Когда люди собрались, Алексей рассказал, в чем дело. Никто не возражал. Только Дембицкий спросил громко и деловито:
— А по сколько за пучок платить будете?
— Расценок у нас нет, — повернулся к нему Корепанов. — А по базарной цене очень уж накладно будет.
— По базарной вам не позволят, — улыбнулся Никишин. — Там пучок по пятерке тянет… А вы нам хотя бы по рублевке считайте.
— Теперь уж вам невыгодно будет, — сказал Корепанов.
— Почему невыгодно? Мы с Костей, — указал Никишин на Дембицкого, — пучков двести за день намолотим. Вот по сто рубликов на брата и набежит.
— Все равно невыгодно будет, — не терял надежды превратить этот неприличный торг в шутку Корепанов. — За работу мы вам уплатим, а стоимость лечения вычтем. А за это знаете сколько набежит?
— По закону лечить вы нас обязаны бесплатно, — вызывающе глядя на Корепанова, сказал Дембицкий.
«Это уже нахальство», — подумал Корепанов, а вслух сказал:
— Законы эти для советских людей писаны.
— А мы кто же, по-вашему? — сразу набычился Никишин. — Не советские?
— Кулацкие морды, вот кто, — спокойно и даже как будто равнодушно произнес со своего места Яша Стельмах.
Никишина будто кнутом стегнули, и он резко повернулся к Стельмаху.
— Это кто же кулацкая морда? Я?
— А кто же? По рублю за пучок ему подавай, паразиту!
— Ну, ты мне за «паразита» ответишь, — угрожающе помахал Никишин Стельмаху кулаком, так что медали на груди зазвенели. — Ответишь!

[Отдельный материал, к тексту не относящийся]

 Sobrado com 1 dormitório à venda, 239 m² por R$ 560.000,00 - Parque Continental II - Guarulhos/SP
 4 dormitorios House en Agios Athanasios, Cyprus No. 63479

— Принудиловку, понимаешь, устроили, — и себе повысил голос Дембицкий. — Или давай иди камыш бить, или мы тебя лечить не будем.

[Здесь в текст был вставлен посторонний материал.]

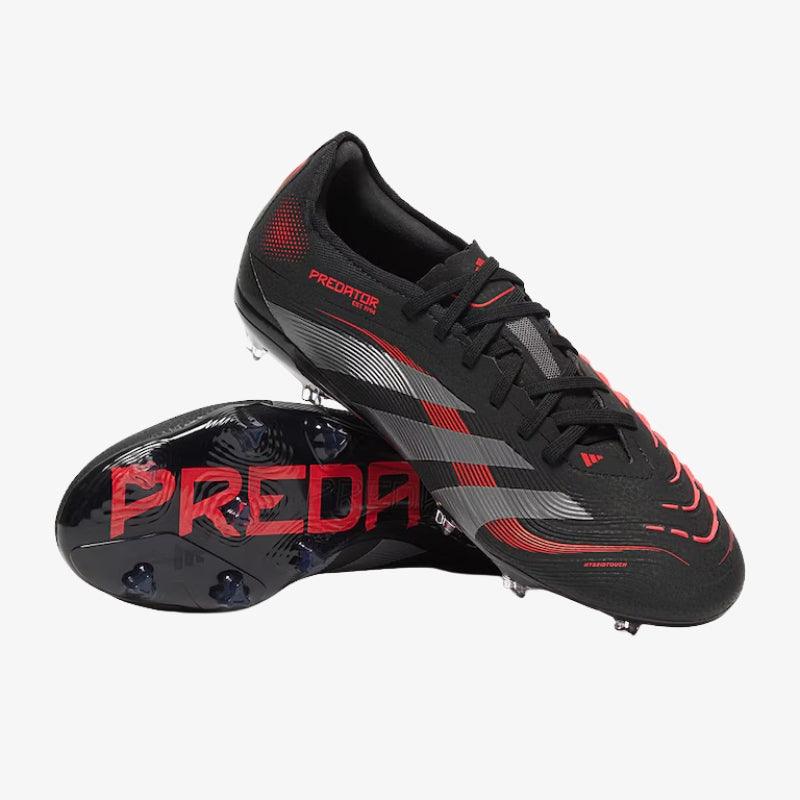 נעלי כדורגל חצי מקצועיות אדידס Predator Pro FG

— Между прочим — это не так плохо, — сказал Стельмах. — Вам представляется полная возможность выбирать.
— Да помолчите вы оба! — стукнул кулаком по столу Корепанов и спокойно обратился к Никишину: — Никакой принудиловки тут нет. Не хотите работать — не надо… без вас обойдемся. Санитарки пойдут, сестры и врачи — тоже… Больные — только те, кто захочет, по доброй воле. А вы со своим дружком можете убираться. На все четыре стороны!..
На следующий день Никишин пришел к Алексею просить прощения за вчерашнюю «бузу».

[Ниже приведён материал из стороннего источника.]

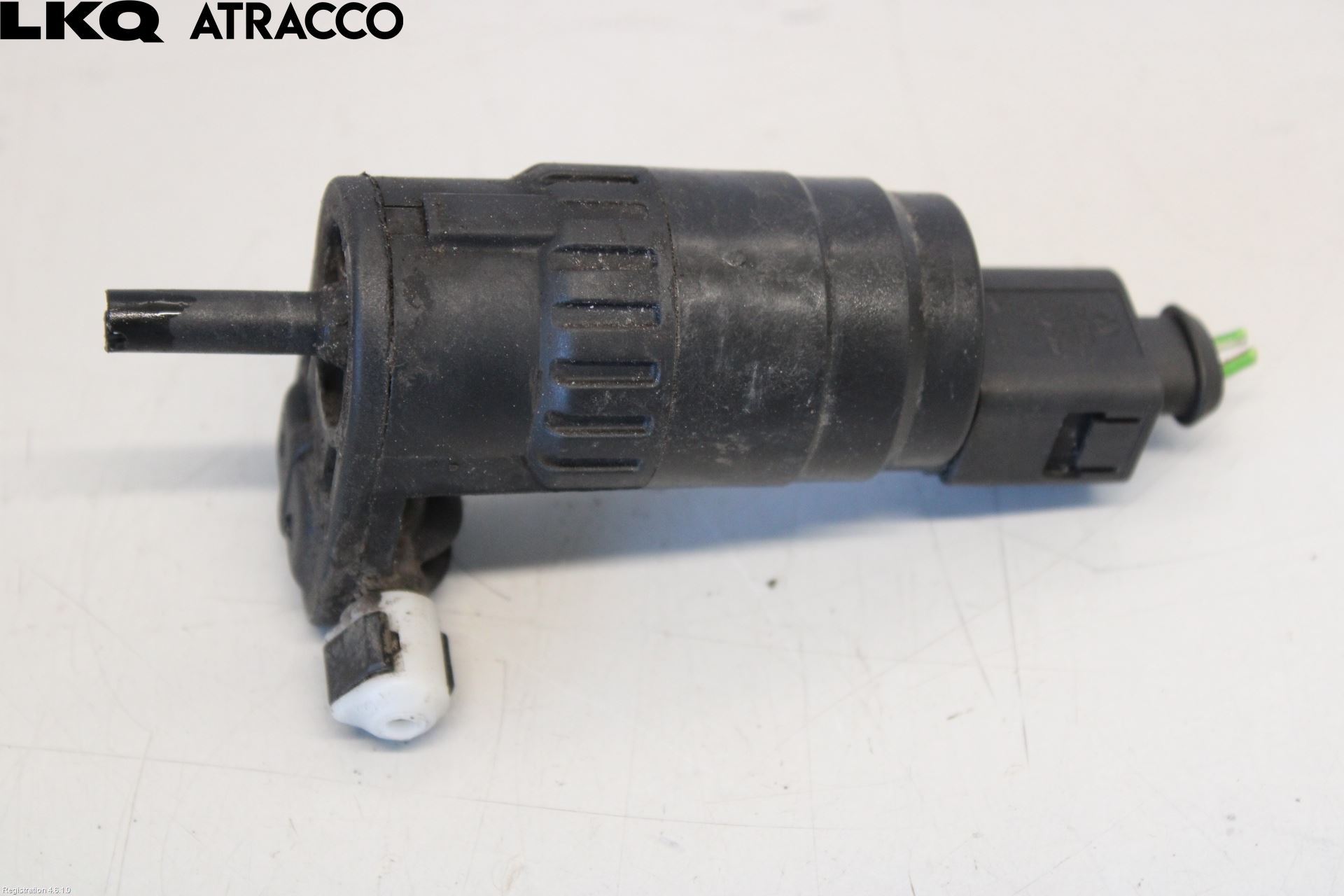 Volkswagen VW GOLF VI 09-13 Spylerpumpe Frontrute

— Мы ведь в шутку начали, а этот Стельмах сразу: кулацкие морды, паразиты… Так что разрешите вместе со всеми, за компанию…
А спустя несколько дней, вечером, Гервасий Саввич после доклада почесал затылок и сообщил весело:
— Ну и катавасия сегодня в плавнях была, Алексей Платонович. Никишина так обработали, мать родная не узнает.
— Как так «обработали»? — насторожился Корепанов.
— Очень просто — морду набили.
— За что?
— А за то, что сволота он и сукин сын. Стельмаха совсем извел. Сегодня же к дивчине привязался. Яшка возьми и заступись за нее. Так этот Никишин, вроде ненароком, его в ополонку спихнул. Яшка выбрался из ополонки и… Такое там было. Чуть до поножовщины не дошло. — Гервасий Саввич крутнул головой и рассмеялся. — Ох, и понаставили же фонарей этому Никишину, будет помнить… И я тоже, грешным делом, к этому освещению руку приложил. — Он показал свой увесистый кулак и добавил беззлобно: — Бандеровец!
— А как Стельмах? Где он сейчас?
— У себя. Сушится.
— Не заболел бы. Ведь мороз, двадцать градусов.
— Очень даже просто околеть можно, — сказал Гервасий Саввич. — Шинель на нем сразу корой взялась. Ну, да ничего. Я приказал печь пожарче натопить, спиртом его оттер и внутрь дал малость. Обойдется.
Алексей пошел проведать Стельмаха.
Гервасий Саввич, видимо, перестарался, оказывая помощь, потому что в комнате стояла нестерпимая жара, а Стельмах лежал в постели совершенно пьяный, раскрасневшийся, с блестящими глазами.